The Retrospective Prime Directive

Regardless of what we discover, we understand and truly believe that everyone did the best job he/she could, given what he/she knew at the time, his or her skills and abilities, the resources available, and the situation at hand.

Once in a while, I run into someone (almost always a manager) who rejects this notion and says, “I don’t believe everyone does the best job they can.”

So here’s Esther’s Elaboration

I personally make a rather broad interpretation of “the situation at hand” which (in my mind at least) may include:

  • personal problems
  • low self-esteem
  • family distractions
  • not liking the job
  • not having the necessary skills
  • systemic problems that lead to less than desirable results
  • being bored with the work
  • having a character disorder
  • having significant difficulties in the area of self-management.

    Now, some of these aspects of the “situation” may require management action. The fact that some one is doing the best job he/she could doesn’t always mean it’s acceptable within an employment arrangement.

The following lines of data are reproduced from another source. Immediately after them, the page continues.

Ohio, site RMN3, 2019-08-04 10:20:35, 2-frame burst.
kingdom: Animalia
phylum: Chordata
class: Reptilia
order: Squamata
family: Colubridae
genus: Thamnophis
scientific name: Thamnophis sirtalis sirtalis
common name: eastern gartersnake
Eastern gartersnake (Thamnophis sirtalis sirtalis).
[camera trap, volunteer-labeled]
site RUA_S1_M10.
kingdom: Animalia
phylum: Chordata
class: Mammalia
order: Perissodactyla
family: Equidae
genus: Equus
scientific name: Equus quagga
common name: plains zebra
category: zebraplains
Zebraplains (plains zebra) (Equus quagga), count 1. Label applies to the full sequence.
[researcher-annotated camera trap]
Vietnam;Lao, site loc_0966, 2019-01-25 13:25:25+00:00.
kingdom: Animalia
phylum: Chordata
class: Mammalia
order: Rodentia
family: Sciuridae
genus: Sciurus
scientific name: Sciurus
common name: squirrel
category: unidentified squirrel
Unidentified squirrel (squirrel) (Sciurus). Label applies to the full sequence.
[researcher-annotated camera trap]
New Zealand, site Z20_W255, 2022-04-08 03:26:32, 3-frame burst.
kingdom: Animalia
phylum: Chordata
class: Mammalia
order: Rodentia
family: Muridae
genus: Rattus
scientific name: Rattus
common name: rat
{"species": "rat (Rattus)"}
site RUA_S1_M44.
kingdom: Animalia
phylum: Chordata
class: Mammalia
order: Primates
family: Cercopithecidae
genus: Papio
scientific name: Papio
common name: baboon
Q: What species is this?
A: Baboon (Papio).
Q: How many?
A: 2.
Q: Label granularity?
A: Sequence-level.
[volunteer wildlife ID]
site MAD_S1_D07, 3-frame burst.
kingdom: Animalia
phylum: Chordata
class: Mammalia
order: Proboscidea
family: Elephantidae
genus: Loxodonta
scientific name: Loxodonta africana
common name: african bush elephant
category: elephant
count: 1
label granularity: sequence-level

    But that’s not part of the retrospective… that’s management work.

    Management work means:

  • hiring appropriately
  • setting clear expectations for results
  • creating an environment for success
  • removing obstacles
  • providing feedback about the work
  • providing appropriate training and coaching
  • working with people to make sure they are in a job that’s a good fit
  • developing capabilities in the group
  • and making difficult decisions when necessary.